Use your Synology NAS as a personal free VPN (using OpenVPN)

François Raminosona -

1) Install the VPN Server package

  • Open DSM (Synology DiskStation Manager) in a browser.
  • Go to Package Center.
  • Search for VPN Server and install it.
VPN Server app in Package Center

2) Enable OpenVPN

  • Open the VPN Server app.
  • In the left panel, click OpenVPN.
  • Check Enable OpenVPN Server.
  • Configure the following settings (leave most default is fine):
    • Dynamic IP address: 10.8.0.0 (default is fine)
    • Maximum connection number: as needed (5 is minimum)
    • Port: 1194 (default)
    • Protocol: UDP (recommended)
  • Check options like:
    • “Enable compression on the VPN link”
    • “Allow clients to access server’s LAN”: Means you can access other devices on the "local" network of your NAS. If off, you can only see the NAS.
  • Click Apply.
Example of OpenVPN configuration

3) Export the OpenVPN Configuration

Still in the OpenVPN tab, click Export configuration, button at the bottom.

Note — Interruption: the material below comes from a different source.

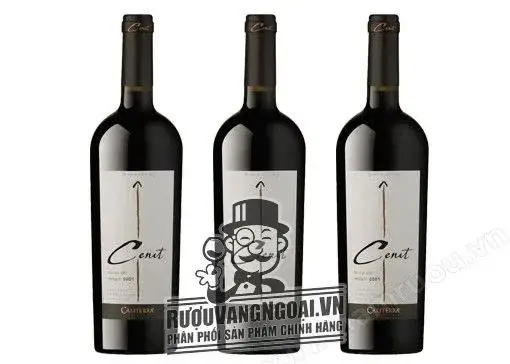 Vang Chile CALITERRA Cenit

This will download a ZIP file that might be containing:

  • openvpn.ovpn (configuration)
  • A .crt file (certificate)
  • A .key file (user’s key)

4) Edit the Configuration File

Open the openvpn.ovpn file in a text editor like Visual Studio Code.

4.1) Remote address

Locate this line :

remote YOUR_NAS_DOMAIN_NAME_OR_PUBLIC_IP 1194

And replace YOUR_NAS_DOMAIN_NAME_OR_PUBLIC_IP with either:

  • Your public IP, this implies that you have a static IP address given by your Internet Provider, because if it is a dynamic IP, your Provider might give you a new one on reboot.
  • OR your NAS Domain Name (e.g., myname.synology.me), if you have configured DDNS (check in External Access > DDNS)
Example of DDNS configuration

Locking the DNS config by updating this line: 

#dhcp-option DNS DNS_IP_ADDRESS

Replacing it with these (for example):

dhcp-option DNS 8.8.8.8
dhcp-option DNS 8.8.4.4

4.3) NoBind (optional)

Prevents binding to a specific local port, it is helpful for mobile devices that change networks. Uncomment this line:

nobind

4.4) Redirect-Gateway (optional)

What it does

When enabled, by uncommenting this line: 

redirect-gateway def1
  • it routes all your internet traffic through the VPN tunnel, not just traffic destined for specific networks
  • it creates a default route with higher priority (lower metric value) than your normal internet connection
  • it makes your device use the VPN for all outgoing connections

Benefits

  • Privacy: Your ISP can't see what websites you're visiting
  • Security: Traffic is encrypted when using public Wi-Fi
  • Access control: Bypasses geographic restrictions
  • IP masking: Websites see the VPN server's IP, not yours

Potential drawbacks

  • Increases load on the VPN server
  • May reduce your internet speed
  • Some services might detect and block VPN connections
  • If the VPN disconnects, you might lose internet access temporarily

Add these extra lines to make your link more robust: 

connect-retry-max 5
connect-retry 5
resolv-retry 60
👍
You can now save this file and send it to your phone or any device where you have an OpenVPN client to configure.

5) Set up Port Forwarding

In your router's configuration, forward UDP port 1194 to the local IP address of the Synology NAS.

Example: forward 1194 UDP → 192.168.1.100:1194

6) Enable VPN Access for Users

Back in DSM, go to VPN Server > Privilege

Edit the user account(s) that should be able to connect.

I like to disable all other accounts, and leave only the one that I will use for VPN :

7) Connect from a Client 🥳

On the client device (Windows, macOS, iOS, Android):

  • Install the OpenVPN Connect client.
  • Import the .ovpn file.
  • Connect using your Synology user credentials.

You should see the connected and green button!